For his astronomy project, titled “Close Companions to Kepler Objects of Interest: Results from a Large Adaptive Optics Survey,” Ganesh worked over the course of two summers with a team of researchers led by graduate student Timothy Morton at the California Institute of Technology’s John Johnson Exoplanets Laboratory. He also worked with his mentor, Clarke High School research and biology teacher Erika Rotolo.
The team used data from Robo-AO, a camera system, to make a catalog of stars in the galaxy that could have orbiting planets. Though the camera system recently captured images of potential planet-hosting stars using data from NASA’s Kepler space observation mission, Ganesh said that the issue with NASA’s data is that some stars don’t have exoplanets because they are “false positives.”
Ganesh explained that Morton created a false positive probability analysis to determine the chance that a signal is from a planet or a false positive.
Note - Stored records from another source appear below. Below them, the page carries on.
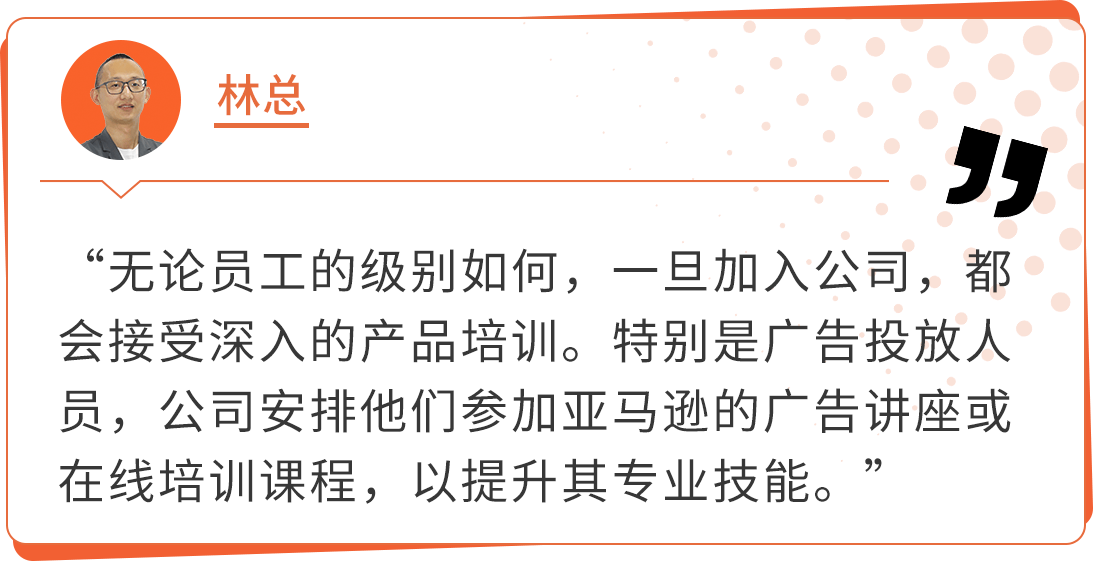 威廉希尔williamhill健身达人的品牌秘籍！何如用家庭健身工具正在亚马逊年销破亿？(图16)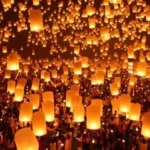 LANTERNS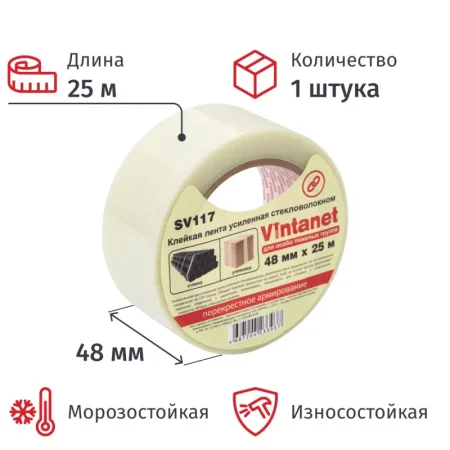 Клейкая лента армированная Vintanet SV117 48 мм х 25 м 170 мкм  прозрачная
For his part, Ganesh developed software to analyze the Robo-AO images. “My goal was to design
a computer program that sifted through them manually to find coordinates of all the different stars,” he said. Ganesh then sent his findings to Morton for his analysis.
On being named a semifinalist, Ganesh said he was honored, and he enjoyed his research experience. “I was really excited,” he said. “Doing the research was the most fun thing about it — the research is the most important thing.”
Ganesh would like to pursue a degree in either physics or economics.